Ukraine. Land I love. Resilient, strong, determined. Full of life.  

The Lord bless you and keep you.
The Lord make His face shine on you and be gracious to you.
The Lord turn his face toward you and give you peace.
- the Bible, Numbers 6:24-26

Monday, September 28, 2015

my chair

Moving. Renovating. Unpacking from one trip while packing for another. Fitting in "one more coffee" with various friends before we're gone.

It's not easy. Louie's really feeling the effects of it all. We found him like this when we woke up this morning.

Poor guy. I can empathize, honestly.


And then there's this.

I took this picture last night.

It felt symbolic.

When I was 8 years old, we moved away from the little town in which I had been born. I remember the night my parents told us.

I was sitting sideways in a big armchair,
the chair I loved the most,
where I did all my reading
and dreaming.

I wasn't sure what I thought
about this idea of "moving".

I remember saying, "I don't want to move."

"Why not, sweetie?" Mom asked.

I couldn't find the words.

"Because ... because ... I'm comfortable right here," I said, curled up in my chair, patting the cushion.

They kind of chuckled.

"Honey, we're taking the chair with us," they laughed.

I sighed.

I knew what I meant.

And I knew I hadn't communicated it.

I always remembered that moment.

In the end it was ok. It was good, in fact. Really good.


So I took that pic last night.

It's my chair - not the one from when I was a child, obviously - but the one I now love the most.

It's where I read,
and write,
and nap,
and text friends,
and dream.

It's now in what used to be part of our open concept main floor. The wall behind it is only a few days old. On the other side of it is now an almost-finished second bedroom, making the house easier to rent out or sell.

Because we're moving again.

Part of me doesn't want to.
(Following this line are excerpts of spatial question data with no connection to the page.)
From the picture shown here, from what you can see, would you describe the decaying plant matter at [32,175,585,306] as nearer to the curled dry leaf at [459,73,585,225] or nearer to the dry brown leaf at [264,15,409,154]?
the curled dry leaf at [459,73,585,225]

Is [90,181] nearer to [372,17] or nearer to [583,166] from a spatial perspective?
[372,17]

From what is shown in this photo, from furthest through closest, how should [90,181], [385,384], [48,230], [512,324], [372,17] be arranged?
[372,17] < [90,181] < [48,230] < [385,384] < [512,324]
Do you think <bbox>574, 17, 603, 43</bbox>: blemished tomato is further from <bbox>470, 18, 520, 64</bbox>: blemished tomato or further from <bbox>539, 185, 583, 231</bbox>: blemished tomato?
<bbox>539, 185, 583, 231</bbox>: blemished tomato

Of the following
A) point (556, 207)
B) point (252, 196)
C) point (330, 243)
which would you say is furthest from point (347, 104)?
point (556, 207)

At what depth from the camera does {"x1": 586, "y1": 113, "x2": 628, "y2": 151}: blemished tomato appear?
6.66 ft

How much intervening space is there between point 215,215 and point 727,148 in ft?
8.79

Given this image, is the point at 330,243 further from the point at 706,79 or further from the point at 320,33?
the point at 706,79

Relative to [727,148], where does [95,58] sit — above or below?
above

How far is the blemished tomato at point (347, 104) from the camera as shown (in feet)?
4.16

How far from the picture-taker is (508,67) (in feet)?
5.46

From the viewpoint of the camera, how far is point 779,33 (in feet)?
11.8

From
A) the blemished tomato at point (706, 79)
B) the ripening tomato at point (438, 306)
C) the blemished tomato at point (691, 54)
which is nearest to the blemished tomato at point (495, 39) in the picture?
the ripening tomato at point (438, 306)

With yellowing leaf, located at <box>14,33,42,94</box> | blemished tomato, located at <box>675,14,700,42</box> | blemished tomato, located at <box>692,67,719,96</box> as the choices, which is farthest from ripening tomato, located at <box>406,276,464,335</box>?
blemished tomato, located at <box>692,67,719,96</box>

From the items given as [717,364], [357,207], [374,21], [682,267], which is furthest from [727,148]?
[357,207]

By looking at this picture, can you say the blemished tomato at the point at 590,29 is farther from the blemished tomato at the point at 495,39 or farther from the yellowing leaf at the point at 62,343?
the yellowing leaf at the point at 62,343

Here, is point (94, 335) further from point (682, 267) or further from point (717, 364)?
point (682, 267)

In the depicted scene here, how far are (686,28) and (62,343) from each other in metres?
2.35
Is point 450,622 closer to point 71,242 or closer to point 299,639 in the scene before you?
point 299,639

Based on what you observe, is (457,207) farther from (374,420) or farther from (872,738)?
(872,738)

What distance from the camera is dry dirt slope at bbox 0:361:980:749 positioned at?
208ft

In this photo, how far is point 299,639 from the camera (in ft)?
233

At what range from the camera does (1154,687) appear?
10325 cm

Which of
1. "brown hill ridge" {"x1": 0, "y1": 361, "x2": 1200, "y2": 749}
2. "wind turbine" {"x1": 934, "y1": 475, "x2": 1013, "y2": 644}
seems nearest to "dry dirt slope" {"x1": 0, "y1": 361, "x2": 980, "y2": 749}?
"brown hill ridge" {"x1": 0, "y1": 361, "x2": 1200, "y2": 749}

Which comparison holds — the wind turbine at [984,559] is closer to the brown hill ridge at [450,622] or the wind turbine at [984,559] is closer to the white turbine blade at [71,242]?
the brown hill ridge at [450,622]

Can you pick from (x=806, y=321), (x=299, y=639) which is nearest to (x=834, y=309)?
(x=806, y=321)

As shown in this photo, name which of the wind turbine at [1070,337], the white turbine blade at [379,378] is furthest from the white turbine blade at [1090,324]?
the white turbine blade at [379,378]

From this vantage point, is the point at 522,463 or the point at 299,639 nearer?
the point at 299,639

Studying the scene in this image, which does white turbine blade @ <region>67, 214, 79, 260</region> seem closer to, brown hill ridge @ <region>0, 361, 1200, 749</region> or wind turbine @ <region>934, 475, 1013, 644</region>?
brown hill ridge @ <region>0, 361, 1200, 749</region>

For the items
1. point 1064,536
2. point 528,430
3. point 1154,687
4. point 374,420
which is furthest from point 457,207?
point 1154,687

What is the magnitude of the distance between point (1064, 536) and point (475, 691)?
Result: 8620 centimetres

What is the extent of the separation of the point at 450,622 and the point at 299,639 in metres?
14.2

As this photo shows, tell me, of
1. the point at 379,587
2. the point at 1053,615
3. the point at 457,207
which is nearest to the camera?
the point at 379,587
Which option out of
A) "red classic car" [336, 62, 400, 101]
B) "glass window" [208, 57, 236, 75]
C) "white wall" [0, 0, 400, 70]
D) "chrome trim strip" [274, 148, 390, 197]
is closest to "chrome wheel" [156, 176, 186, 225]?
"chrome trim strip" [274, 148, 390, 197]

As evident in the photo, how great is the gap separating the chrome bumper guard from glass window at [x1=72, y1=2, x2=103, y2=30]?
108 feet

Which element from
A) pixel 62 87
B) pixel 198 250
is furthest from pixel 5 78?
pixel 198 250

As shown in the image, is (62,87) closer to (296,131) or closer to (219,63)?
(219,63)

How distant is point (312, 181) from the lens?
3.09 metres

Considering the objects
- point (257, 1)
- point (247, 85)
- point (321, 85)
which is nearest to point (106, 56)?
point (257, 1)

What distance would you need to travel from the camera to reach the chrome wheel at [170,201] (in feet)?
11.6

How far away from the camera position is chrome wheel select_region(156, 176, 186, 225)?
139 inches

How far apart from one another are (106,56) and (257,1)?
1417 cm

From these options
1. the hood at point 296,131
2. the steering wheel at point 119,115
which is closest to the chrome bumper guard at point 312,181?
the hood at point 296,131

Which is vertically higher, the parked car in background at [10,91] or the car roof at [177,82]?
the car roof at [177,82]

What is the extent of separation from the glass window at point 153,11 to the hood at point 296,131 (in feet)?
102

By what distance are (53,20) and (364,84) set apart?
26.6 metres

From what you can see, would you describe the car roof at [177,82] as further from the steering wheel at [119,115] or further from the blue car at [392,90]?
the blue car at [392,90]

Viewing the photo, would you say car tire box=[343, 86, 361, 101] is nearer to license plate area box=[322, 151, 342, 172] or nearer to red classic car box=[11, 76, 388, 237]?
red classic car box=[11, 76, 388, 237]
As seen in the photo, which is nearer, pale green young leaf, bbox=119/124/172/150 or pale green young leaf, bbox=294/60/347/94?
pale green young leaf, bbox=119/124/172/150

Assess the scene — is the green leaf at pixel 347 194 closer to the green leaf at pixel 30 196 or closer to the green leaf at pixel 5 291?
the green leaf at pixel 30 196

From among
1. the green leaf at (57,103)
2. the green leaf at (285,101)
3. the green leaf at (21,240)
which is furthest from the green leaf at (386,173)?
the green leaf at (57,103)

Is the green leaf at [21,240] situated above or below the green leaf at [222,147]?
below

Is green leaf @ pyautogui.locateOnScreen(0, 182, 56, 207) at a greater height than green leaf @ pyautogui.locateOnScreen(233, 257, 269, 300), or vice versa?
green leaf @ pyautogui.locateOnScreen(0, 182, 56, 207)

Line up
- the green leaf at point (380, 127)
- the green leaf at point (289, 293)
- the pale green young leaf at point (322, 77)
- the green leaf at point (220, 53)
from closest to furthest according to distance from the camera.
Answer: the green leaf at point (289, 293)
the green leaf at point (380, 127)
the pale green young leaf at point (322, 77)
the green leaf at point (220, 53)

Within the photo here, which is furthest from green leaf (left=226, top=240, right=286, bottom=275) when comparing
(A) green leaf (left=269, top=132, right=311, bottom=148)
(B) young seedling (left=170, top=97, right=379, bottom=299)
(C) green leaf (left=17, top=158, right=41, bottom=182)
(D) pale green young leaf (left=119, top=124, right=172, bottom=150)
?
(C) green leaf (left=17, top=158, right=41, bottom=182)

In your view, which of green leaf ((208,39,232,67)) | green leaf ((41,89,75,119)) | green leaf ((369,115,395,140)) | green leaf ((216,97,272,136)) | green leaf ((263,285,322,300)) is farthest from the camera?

I'm comfortable right here, in this house, these friendships, this life ... this chair.

I know the chair's coming with us.

But still....

And then of course, right in the middle of that chair ... Ukraine.


Heading there again in a few days.
Can't wait!

I kinda ache a lot these days, even while looking forward to the future.

I really, truly am looking forward to the future.

I'm pretty excited, honestly.

But I kinda ache leaving what's here.

It will be ok. It will be good. Really good, I'm sure.

Ukraine ... well, that will stay the same, somehow. It's part of my chair. It comes with me.

Louie's pretty happy about that.

Monday, September 21, 2015

moving feels a little frantic

Things we learned on the weekend, and are trying to solve in an hour this morning over coffee.

#1 Although it only takes 6 hours to drive from Hamilton to Montreal, movers take the scenic route, moving others at the same time, and possibly visiting Disney on the way. It's a good thing we set aside two weeks to move - potentially, we're gonna need most of it. It's also a good thing we have an air mattress - potentially, we're gonna need that for a few days too, possibly in a very empty apartment.

#2 Our beautiful, open-concept little home that we LOVE technically only has one bedroom. Which means that it doesn't matter HOW beautiful it is, potential buyers set their preferences at two or more bedrooms, and if we list with one, nobody will even see the listing. So we have to put a second bedroom in. Right now.

#3 We have a beautiful, old, very heavy piano that we would be happy to give away. BUT - it's in the space where that second bedroom is going, and once the wall is up, the piano will never come out. So it needs to go just BEFORE the "right now" of #2. It needs to go immediately.

And I'm headed out of town to three days of meetings in a couple of hours. So Spike gets to handle all of it. He's super-excited about that. (No he isn't.) Oh yeah, and we're also transferring money in all directions to pay off the loan on a car we're selling; to pay half up front for the contractor; to put a deposit down on a mover; and we also need groceries.

All we have in the house is coffee and crackers.

Blowing a big kiss to Spike, who is my hero, handling all this stuff. If you happen to see him, could you maybe give him a standing ovation? Or lunch?